Common risk factors in the returns of shipping stocks
Wolfgang Drobetz, Dirk C. Schilling, Lars Tegtmeier
Maritime Policy and Management | 03/2010
The knowledge of risk factors that determine an industry's expected stock returns is important to assess whether this industry serves as a separate asset class. This study analyses the macroeconomic risk factors that drive expected stock returns in the shipping industry and its three sectors: container, tanker, and bulker shipping. Our sample consists of the monthly returns of 48 publicly-listed shipping companies over the period from January 1999 to December 2007. We use shipping stocks together with a set of country or other industry indices to estimate the macroeconomic risk profiles and the corresponding factor risk premiums. Using a Seemingly Unrelated Regressions (SUR) model to estimate factor sensitivities, we document that shipping stocks exhibit remarkably low stock market betas. We also provide evidence that a multidimensional definition of risk is necessary to capture the risk-return spectrum of shipping stocks. A one-factor model produces large pricing errors, and hence it must be rejected based on tests of the model's orthogonality conditions using the Generalized Method of Moments (GMM).
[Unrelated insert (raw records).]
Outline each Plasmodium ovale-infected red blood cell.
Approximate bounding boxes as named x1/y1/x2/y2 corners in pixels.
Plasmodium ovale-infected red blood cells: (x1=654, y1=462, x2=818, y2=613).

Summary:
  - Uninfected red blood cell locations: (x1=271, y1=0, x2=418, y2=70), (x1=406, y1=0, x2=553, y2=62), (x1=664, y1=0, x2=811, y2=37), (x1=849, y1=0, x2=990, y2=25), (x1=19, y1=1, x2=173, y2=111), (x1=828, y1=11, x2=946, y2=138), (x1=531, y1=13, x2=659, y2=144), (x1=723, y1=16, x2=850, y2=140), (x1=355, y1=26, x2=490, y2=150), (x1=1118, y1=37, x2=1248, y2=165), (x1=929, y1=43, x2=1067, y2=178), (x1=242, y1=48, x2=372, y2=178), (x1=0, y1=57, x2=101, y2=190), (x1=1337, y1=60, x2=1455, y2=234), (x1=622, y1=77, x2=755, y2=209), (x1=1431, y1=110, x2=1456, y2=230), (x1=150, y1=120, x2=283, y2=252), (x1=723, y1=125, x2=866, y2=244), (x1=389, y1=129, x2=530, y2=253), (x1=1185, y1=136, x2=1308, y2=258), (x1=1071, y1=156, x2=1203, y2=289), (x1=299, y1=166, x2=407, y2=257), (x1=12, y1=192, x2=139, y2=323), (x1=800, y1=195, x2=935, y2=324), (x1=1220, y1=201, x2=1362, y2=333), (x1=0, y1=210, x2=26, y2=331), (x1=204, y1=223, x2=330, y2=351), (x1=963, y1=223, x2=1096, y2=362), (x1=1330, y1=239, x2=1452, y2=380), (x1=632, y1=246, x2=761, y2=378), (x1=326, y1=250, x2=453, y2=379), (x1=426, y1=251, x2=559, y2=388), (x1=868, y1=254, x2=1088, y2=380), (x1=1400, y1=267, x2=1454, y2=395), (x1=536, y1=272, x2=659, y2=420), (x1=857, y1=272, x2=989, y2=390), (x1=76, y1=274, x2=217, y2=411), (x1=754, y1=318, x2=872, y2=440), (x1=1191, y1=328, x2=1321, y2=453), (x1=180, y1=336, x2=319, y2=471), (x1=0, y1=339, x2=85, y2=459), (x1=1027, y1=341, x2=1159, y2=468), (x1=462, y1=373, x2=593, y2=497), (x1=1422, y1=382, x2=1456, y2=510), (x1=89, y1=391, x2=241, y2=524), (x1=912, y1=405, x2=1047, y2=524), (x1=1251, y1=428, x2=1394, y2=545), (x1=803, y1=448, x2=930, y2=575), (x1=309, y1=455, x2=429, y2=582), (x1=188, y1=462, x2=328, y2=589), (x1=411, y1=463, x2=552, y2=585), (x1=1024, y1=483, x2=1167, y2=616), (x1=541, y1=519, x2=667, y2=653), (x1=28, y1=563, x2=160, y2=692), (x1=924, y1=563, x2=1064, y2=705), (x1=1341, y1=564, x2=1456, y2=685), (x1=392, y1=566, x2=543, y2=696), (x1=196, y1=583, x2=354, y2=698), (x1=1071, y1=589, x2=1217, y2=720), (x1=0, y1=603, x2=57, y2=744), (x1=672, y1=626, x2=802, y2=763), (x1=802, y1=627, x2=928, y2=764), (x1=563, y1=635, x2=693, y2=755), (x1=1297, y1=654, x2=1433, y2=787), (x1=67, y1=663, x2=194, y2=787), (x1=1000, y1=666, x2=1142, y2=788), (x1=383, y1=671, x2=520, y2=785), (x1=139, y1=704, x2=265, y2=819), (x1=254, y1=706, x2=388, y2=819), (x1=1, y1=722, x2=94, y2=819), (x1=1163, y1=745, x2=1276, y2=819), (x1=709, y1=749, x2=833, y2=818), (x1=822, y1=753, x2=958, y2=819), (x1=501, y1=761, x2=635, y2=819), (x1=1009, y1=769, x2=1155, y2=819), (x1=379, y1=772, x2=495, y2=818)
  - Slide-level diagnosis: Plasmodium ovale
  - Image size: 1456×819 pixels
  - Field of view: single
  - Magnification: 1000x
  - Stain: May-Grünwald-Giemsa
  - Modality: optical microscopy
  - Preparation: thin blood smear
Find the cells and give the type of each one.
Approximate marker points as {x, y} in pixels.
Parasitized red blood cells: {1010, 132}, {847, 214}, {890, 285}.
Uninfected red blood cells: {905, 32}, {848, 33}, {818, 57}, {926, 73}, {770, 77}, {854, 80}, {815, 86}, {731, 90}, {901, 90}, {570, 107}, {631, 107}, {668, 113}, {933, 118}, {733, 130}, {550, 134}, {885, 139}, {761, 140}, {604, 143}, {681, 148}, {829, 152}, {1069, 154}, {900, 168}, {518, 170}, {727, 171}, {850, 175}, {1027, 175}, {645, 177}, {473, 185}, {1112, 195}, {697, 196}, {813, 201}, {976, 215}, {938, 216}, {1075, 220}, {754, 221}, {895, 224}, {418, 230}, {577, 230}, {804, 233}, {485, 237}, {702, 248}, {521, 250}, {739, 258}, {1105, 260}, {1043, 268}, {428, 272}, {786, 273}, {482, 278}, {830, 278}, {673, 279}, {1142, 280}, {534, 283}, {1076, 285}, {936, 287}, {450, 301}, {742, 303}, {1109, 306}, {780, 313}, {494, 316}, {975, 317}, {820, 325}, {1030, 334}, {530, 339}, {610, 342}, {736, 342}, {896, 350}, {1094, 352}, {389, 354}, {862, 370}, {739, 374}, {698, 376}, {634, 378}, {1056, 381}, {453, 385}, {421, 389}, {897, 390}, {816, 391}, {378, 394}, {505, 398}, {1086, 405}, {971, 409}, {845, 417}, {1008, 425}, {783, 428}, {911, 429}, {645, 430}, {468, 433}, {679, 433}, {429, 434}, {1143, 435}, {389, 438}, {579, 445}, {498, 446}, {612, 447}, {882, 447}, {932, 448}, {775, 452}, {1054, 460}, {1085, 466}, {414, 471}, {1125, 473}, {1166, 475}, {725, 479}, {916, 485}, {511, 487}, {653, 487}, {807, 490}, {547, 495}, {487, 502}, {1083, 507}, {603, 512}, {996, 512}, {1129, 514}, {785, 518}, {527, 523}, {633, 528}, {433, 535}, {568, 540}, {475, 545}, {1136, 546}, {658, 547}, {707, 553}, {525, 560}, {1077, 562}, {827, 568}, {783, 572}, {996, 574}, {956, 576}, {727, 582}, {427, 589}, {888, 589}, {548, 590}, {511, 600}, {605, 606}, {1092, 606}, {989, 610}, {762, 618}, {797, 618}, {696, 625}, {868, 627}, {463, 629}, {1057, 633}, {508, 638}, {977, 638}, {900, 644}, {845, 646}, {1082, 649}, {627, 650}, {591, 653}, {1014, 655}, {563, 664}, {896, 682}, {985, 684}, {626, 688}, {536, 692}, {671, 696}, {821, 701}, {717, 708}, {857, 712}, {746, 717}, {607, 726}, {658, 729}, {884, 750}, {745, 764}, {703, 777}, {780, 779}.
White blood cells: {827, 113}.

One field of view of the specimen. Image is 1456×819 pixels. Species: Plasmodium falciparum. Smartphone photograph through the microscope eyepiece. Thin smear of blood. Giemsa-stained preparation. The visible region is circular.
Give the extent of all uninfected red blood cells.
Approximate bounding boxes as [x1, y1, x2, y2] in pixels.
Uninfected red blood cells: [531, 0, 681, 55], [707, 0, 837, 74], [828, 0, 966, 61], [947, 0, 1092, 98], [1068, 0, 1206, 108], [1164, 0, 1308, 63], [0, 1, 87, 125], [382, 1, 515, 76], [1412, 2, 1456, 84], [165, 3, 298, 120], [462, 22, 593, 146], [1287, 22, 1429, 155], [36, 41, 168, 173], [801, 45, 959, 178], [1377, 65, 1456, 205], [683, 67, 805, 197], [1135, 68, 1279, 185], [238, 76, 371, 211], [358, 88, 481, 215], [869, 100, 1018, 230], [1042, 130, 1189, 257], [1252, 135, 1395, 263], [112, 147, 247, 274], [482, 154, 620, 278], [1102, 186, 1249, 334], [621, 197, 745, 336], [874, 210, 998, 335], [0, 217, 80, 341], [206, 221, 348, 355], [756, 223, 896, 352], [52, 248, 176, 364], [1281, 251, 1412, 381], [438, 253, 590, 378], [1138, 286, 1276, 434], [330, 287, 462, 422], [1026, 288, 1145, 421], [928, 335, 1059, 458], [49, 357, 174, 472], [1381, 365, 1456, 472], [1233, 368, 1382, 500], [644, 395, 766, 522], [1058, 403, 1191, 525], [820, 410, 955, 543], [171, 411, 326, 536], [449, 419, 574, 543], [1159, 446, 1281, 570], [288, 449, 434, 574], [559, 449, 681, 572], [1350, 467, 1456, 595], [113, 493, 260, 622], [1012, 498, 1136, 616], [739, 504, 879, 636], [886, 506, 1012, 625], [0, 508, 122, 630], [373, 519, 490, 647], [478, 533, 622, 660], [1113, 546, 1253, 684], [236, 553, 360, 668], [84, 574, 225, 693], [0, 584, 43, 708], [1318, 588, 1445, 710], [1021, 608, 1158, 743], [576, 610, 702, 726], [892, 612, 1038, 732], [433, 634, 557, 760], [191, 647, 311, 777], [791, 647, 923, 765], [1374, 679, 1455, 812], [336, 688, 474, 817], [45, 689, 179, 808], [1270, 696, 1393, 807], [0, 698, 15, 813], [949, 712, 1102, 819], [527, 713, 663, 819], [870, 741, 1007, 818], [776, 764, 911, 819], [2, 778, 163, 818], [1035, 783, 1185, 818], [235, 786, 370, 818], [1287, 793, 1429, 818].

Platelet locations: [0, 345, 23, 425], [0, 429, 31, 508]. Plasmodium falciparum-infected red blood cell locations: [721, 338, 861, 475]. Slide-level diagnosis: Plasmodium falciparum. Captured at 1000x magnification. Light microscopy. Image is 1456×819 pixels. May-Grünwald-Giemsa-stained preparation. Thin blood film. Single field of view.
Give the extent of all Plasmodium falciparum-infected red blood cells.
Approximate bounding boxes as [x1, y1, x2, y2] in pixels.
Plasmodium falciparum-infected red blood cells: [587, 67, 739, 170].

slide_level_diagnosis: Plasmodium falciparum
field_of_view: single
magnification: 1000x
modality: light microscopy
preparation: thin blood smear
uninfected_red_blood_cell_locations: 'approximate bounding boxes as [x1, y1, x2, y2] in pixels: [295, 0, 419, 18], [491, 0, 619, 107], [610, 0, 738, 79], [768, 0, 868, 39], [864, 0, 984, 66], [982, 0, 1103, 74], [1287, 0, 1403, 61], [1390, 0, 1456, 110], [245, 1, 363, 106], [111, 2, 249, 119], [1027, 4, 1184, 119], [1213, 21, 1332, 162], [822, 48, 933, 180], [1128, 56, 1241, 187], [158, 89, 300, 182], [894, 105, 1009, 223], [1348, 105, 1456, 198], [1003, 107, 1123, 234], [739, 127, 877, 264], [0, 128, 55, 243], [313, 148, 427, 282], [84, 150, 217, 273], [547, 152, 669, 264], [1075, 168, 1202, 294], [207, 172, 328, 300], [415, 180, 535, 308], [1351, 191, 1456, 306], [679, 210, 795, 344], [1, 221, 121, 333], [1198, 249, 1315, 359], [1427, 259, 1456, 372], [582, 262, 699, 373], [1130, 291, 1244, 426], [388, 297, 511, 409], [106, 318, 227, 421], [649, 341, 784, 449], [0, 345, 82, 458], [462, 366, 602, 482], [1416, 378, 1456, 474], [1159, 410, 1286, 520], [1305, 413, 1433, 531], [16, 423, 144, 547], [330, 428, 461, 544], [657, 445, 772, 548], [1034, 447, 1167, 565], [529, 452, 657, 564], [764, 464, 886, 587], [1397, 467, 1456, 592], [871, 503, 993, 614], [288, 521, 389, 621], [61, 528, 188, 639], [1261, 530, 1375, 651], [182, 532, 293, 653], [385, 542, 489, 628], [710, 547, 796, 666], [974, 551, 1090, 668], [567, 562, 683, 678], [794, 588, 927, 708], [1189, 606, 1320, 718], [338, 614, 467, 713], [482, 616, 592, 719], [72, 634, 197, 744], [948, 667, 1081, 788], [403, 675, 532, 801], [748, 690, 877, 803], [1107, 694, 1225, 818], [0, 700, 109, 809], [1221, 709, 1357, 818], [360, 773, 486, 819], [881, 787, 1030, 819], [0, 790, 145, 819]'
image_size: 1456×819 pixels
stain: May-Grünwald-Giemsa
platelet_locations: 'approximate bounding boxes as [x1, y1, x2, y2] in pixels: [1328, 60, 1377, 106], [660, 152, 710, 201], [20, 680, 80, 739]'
In contrast, when the change in the trade-weighted value of the US$, the change in G-7 industrial production, and the change in the oil price are added as additional risk factors, the resulting multifactor model is able to explain the cross-section of expected stock returns. The risk-return profile of shipping stocks differs from country and other industry indices. However, the sensitivities to global systematic risk factors are similar across all three sectors of the shipping industry. Overall, our results suggest that shipping stocks have the potential to serve as a separate asset class. Our findings also have important implications for computing the cost of equity capital in the shipping industry.